I am informed by the Irish Naturalisation and Immigration Service (INIS) of my Department that the person concerned is the subject of a Deportation Order signed on 23 April 2009.
The statutory criteria which must be considered in relation to a decision to make a deportation order under Section 3(6) of the Immigration Act 1999 include national security and public policy, the character and conduct of the person concerned and the common good. In determining whether to make a deportation order, in addition to the factors set out in Section 3(6) of the Immigration Act 1999, the Minister of the day must also consider all relevant constitutional and international human rights arising including those enshrined in the Refugee Convention, the UN Convention Against Torture and the European Charter of Human Rights.

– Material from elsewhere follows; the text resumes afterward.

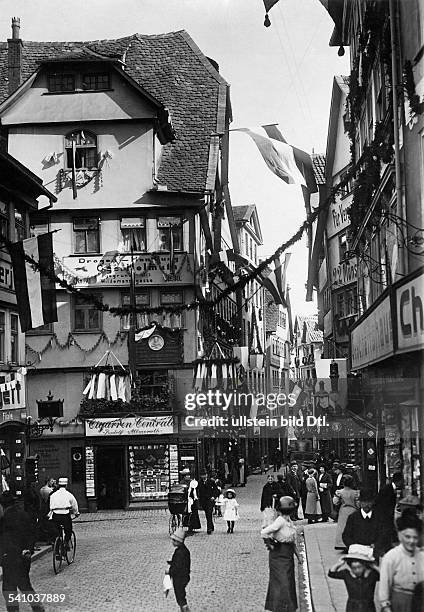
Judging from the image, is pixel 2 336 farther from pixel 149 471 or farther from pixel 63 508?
pixel 149 471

The question of not returning a person to a place where certain fundamental rights would be breached (or non refoulement as it is referred to) is fully considered in every case when deciding whether or not to make a deportation order. This involves consideration of whether returning the person would result in the life or freedom of that person being threatened on account of his or her race, religion, nationality, membership of a particular social group or political opinion, or whether the person would be subjected to torture or to inhuman or degrading treatment or punishment.
I have met the family involved and am fully aware of the circumstances of the case. I have already made a statement in the Dáil last week that, when the court proceedings conclude, I will use my powers as Minister to consider this case fully, including from a humanitarian point of view.